How DirectQuery connects to external databases

DirectQuery is a feature in Atoti that allows data to be queried directly from an external database without first loading it into Atoti’s in-memory datastore.
This means Atoti can work with large datasets stored outside the application, reducing memory usage and allowing real-time access to updated data. It is especially useful when working with external systems that already manage data storage, versioning, or access control.

When is DirectQuery relevant?

DirectQuery is useful for users who need:

Interactive access to external data sources
Reduced memory footprint in Atoti applications
Integration with enterprise databases such as Snowflake, BigQuery, ClickHouse, and others

What assumptions does DirectQuery make about external data?

Unique keys

Tables must define and enforce unique key fields.

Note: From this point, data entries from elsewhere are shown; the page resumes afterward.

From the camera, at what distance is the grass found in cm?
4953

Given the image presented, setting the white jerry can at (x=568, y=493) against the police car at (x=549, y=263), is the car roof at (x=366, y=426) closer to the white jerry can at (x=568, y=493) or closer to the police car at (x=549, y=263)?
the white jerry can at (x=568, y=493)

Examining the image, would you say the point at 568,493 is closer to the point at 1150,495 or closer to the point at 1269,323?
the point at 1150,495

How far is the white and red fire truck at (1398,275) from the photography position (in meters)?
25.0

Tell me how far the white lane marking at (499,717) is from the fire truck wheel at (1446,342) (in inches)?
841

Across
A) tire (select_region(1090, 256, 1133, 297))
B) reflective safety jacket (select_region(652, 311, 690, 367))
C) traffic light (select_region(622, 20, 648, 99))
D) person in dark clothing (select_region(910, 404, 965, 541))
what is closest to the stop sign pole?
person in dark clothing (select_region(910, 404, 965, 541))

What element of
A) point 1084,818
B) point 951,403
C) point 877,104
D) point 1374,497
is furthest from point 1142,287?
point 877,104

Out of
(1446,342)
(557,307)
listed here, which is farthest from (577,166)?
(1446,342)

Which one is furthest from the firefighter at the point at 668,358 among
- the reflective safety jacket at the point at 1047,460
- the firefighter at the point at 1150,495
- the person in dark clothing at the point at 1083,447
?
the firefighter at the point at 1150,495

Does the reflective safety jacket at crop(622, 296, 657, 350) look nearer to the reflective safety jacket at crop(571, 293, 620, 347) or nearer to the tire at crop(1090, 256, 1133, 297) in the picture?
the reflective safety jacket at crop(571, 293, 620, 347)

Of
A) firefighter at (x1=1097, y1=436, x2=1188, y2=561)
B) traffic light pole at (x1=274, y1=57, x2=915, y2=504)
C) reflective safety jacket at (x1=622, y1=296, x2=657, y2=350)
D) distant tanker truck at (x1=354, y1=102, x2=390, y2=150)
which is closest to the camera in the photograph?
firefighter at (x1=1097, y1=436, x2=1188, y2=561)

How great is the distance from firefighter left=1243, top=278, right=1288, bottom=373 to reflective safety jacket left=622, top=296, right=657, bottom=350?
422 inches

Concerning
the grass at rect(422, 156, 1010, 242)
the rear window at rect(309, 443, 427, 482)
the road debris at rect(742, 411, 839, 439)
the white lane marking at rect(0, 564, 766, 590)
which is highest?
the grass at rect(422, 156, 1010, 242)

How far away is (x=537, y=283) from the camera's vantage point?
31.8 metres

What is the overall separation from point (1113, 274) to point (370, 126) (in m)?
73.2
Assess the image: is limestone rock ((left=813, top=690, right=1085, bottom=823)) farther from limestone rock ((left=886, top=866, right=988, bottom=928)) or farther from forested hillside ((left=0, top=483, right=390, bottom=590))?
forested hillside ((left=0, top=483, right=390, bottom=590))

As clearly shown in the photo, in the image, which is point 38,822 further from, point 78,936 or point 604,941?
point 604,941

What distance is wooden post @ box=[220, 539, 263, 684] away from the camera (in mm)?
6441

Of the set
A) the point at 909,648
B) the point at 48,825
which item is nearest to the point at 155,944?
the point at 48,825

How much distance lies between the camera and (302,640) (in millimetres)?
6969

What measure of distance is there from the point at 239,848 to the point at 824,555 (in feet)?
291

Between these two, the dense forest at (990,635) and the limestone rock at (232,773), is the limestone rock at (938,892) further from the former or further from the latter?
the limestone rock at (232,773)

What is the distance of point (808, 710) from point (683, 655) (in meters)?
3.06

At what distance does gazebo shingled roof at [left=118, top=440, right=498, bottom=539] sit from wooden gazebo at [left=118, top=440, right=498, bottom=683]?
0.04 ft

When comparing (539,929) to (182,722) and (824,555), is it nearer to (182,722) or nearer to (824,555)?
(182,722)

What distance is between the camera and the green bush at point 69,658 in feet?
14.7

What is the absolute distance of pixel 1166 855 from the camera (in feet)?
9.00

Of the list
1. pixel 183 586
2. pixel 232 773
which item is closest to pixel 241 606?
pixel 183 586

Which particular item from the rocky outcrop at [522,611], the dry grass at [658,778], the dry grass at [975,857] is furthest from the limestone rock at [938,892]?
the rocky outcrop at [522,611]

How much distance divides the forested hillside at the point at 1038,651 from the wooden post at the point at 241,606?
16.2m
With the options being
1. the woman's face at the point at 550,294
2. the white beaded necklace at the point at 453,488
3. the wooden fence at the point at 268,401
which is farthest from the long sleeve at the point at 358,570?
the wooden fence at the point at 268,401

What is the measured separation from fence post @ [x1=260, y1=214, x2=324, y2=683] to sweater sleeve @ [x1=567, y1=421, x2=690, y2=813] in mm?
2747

This is essential for reliable joins and maintaining many-to-one relationships.

Vector integrity

DirectQuery supports vectors stored across columns or rows. Each format has its own constraints: Column-based vectors:

Each value must be non-null

Row-based vectors:

Indexes must start at 0 or 1
All indexes must be present and consistent
No null values are allowed in primitive types

These constraints ensure that vector operations and joins behave efficiently and predictably.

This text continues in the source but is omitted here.